* [TO-DO LIST]:
**A.** Using the substitute-teacher post, decide whether each statement agrees with it. Answer yes or no and quote the deciding words. (i) The writer earns a living as a substitute teacher. (ii) Most districts pay about $130 a day for substitute teaching. (iii) The writer substitute teaches in Minnesota.
**B.** The substitute-teacher post says that earning a living from substitute teaching would be very difficult. Give the reason it states, in one to three sentences.
**C.** Translate this sentence from the substitute-teacher post into Spanish: "I’m actually an attorney, and I get most of my income by providing continuing legal education programs to attorneys in several states."

* [PAGE TEXT]:
Some Advice From Your Substitute Teacher

Greetings from Your Sub!

Dear Student:

As I’ve mentioned in previous posts, I occasionally work as a substitute teacher in Minnesota.  From time to time, students will ask personal questions about me, and more often than not, the answer I give is “Google me.”  On the off chance that some student took me up on that request, I applaud your curiosity and welcome you to my blog.

As you might have guessed (yet surprisingly, many students have not figured this out), I do not earn a living substitute teaching.  In fact, it would be very difficult to do so, since it pays only about $130 a day in most districts.  I’m actually an attorney, and I get most of my income by providing continuing legal education programs to attorneys in several states.   For the skeptics who want to see my attorney license, here it is.  And for the more justifiable skeptics who want to see my teaching license, here that is.  If you’re curious why I enjoy working as a sub, that’s explained at my earlier blog post.

* [DATA SECTION]:

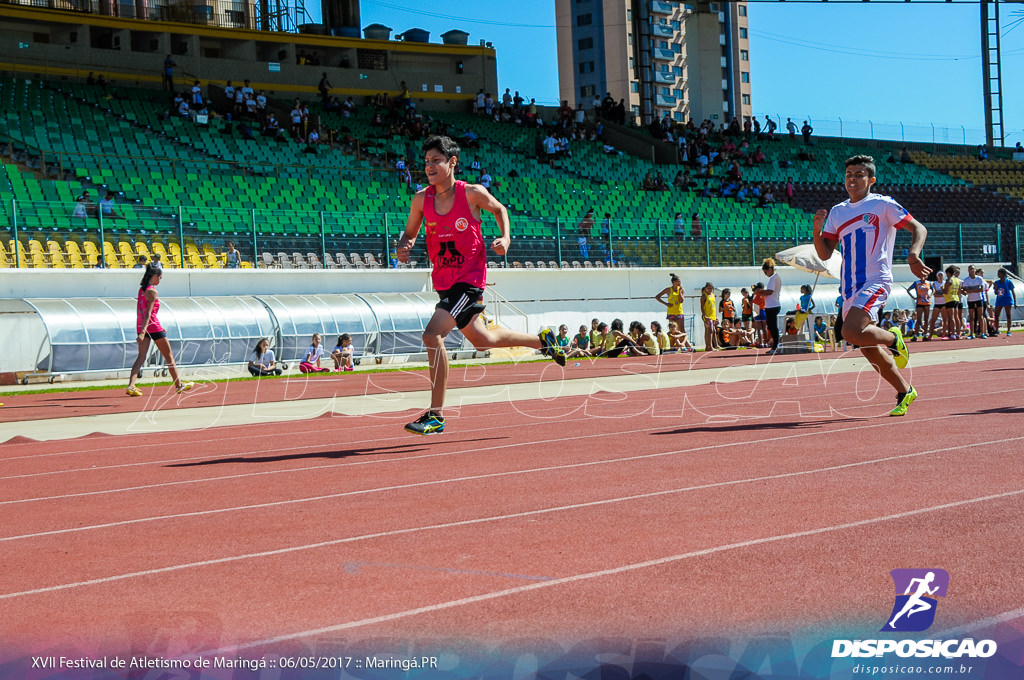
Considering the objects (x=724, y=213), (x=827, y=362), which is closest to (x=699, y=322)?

* [ANSWERS]:
**A.**
(i) No: "I do not earn a living substitute teaching."
(ii) Yes: "it pays only about $130 a day in most districts."
(iii) Yes: "I occasionally work as a substitute teacher in Minnesota."

**B.** Substitute teaching pays only about $130 a day in most districts. That is too little to earn a living from.

**C.** En realidad ejerzo la abogacía, y obtengo la mayor parte de mis ingresos impartiendo programas de formación jurídica continua a abogados en varios estados.